Tough bite today. Fished from 8:30 to 1:30. Watched them on the vexilar and you had to coax them. Caught this channel cat on a lived minnow under a slip bobber. First bait down the hole with my smallest minnow. Had set 2 ft off the bottom and saw a mark 2 ft higher. Moved the knot down and right there bobber was under. Took almost 10 min to bring it in and the head barely fit thru the 6 in hole. Made my day. Measured 26 inches. You got to have electronics!!!


----------



## kayakcrazy (Jul 22, 2013)

MOBIL4 said:


> Tough bite today. Fished from 8:30 to 1:30. Watched them on the vexilar and you had to coax them. Caught this channel cat on a lived minnow under a slip bobber. First bait down the hole with my smallest minnow. Had set 2 ft off the bottom and saw a mark 2 ft higher. Moved the knot down and right there bobber was under. Took almost 10 min to bring it in and the head barely fit thru the 6 in hole. Made my day. Measured 26 inches. You got to have electronics!!!
> View attachment 254179
> View attachment 254180


Congratulations on your catch. I've been trying to catch one of those this winter at Mogadore and have been unsuccessful so far.


----------



## fishingful (Apr 5, 2004)

vietcu said:


> What am I doing wrong? Been to Mogadore 3 times this year and managed to get one perch. Using minnows. Fishing off Lasinger, starting to not like this lake. Others are doing so well, and I'm getting skunked.

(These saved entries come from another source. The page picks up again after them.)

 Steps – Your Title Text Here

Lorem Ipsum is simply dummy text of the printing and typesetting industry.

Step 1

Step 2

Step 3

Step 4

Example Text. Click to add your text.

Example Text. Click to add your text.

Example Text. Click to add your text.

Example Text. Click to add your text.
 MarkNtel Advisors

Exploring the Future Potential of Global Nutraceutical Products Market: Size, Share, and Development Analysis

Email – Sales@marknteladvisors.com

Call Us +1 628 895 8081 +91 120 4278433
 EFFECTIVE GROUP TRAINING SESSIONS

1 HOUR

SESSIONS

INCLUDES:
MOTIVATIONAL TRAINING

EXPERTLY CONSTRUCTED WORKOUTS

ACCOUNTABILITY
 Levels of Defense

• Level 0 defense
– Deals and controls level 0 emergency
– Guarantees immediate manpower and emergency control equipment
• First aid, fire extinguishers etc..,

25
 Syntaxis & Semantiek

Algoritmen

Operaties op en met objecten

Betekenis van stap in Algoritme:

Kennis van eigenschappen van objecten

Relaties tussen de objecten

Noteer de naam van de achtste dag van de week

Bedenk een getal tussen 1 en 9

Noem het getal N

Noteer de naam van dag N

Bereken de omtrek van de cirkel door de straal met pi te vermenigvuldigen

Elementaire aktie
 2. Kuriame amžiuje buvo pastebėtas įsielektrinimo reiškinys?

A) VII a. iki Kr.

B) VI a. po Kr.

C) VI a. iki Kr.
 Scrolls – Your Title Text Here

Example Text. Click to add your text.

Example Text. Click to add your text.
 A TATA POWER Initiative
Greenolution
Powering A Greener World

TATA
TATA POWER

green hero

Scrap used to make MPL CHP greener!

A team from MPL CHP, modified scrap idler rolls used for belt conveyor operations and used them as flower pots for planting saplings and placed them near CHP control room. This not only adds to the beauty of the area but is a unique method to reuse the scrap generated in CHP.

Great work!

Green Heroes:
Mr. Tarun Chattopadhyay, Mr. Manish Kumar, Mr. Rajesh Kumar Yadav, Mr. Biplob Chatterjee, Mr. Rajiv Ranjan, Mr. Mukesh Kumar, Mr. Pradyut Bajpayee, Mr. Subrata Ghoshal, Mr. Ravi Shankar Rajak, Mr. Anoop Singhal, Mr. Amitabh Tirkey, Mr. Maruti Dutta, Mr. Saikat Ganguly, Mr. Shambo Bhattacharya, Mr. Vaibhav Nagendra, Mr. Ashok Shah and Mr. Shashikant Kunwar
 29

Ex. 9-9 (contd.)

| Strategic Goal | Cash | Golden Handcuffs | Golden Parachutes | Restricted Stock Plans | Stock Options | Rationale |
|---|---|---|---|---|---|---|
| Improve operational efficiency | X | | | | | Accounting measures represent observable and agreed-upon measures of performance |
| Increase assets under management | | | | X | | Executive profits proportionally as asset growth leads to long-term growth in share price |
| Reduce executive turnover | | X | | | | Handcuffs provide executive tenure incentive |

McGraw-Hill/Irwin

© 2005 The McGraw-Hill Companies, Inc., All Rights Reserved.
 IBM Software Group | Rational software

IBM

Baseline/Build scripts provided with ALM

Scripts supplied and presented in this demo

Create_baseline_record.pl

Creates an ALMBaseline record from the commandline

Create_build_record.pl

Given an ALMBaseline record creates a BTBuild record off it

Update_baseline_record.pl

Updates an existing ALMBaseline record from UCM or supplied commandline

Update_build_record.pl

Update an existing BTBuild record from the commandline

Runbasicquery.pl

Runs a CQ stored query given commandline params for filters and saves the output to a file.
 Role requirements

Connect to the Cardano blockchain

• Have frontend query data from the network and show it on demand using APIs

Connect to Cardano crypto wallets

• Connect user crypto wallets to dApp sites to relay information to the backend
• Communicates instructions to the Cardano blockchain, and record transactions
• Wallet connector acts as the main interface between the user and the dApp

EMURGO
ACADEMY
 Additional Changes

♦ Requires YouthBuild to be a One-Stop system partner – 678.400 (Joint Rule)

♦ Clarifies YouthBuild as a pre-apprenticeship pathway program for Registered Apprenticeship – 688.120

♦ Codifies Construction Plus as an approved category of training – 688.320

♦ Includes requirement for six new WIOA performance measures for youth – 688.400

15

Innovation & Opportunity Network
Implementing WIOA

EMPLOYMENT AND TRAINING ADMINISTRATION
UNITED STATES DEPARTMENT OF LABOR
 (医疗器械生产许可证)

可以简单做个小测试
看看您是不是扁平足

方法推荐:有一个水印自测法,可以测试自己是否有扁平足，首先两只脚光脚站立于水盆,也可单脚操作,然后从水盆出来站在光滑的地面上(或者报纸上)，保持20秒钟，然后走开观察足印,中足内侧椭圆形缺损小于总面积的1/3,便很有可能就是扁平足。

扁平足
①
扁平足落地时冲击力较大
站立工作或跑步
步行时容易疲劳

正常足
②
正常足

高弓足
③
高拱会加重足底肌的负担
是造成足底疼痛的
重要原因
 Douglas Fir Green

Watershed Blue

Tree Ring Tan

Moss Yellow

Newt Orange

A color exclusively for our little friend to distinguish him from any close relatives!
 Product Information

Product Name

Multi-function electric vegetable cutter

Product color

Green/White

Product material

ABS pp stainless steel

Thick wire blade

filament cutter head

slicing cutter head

Forget the minnows. Use a glow pinman and waxworms. I will usually catch 1 fish on a minnow and all the rest on waxworms


----------



## 4dabucks (Jun 22, 2008)

MOBIL4 said:


> Tough bite today. Fished from 8:30 to 1:30. Watched them on the vexilar and you had to coax them. Caught this channel cat on a lived minnow under a slip bobber. First bait down the hole with my smallest minnow. Had set 2 ft off the bottom and saw a mark 2 ft higher. Moved the knot down and right there bobber was under. Took almost 10 min to bring it in and the head barely fit thru the 6 in hole. Made my day. Measured 26 inches. You got to have electronics!!!
> View attachment 254179
> View attachment 254180


That had to be fun to fight in. Great job and congratulations


----------



## Eyegagger (Jan 13, 2018)

fishingful said:


> Forget the minnows. Use a glow pinman and waxworms. I will usually catch 1 fish on a minnow and all the rest on waxworms


 have fished Mogadore the past three evenings. 15 fow is the depth that has been working for myself and a few Buddies. Have been catching perch on small live minnows and pieces of minnow cut up and put on tungsten pinmins. A few have come off of wax worm and red maggot combinations. My friend walked all around the channel today towards 43 Bridge and all the way back to the Big Island. He managed to catch perch at just about every location, and actually iced a few of them on a very small 1/32 Oz cicada blade bait, imagine that. No Bobber either spring bobber or noodle rods preferably. Fish are biting very light most of the time if you're not paying attention you will not see the bite. Pull them off the bottom if they follow more than likely they will bite. Been getting a mixed bag of nice crappies as well as some smaller Gilbert's mixed in! Good luck, going to try to get on Berlin tomorrow if not going to hit MOG.


----------



## sonar (Mar 20, 2005)

floater99 said:


> Yu need a little horseradish with that sausage John getting hard to find good hunky sausage by me


try Presslers Meats..Just south of Killian Rd. on Pressler Rd.,, Springfield twp. My Favorite Hunky saus...!!


----------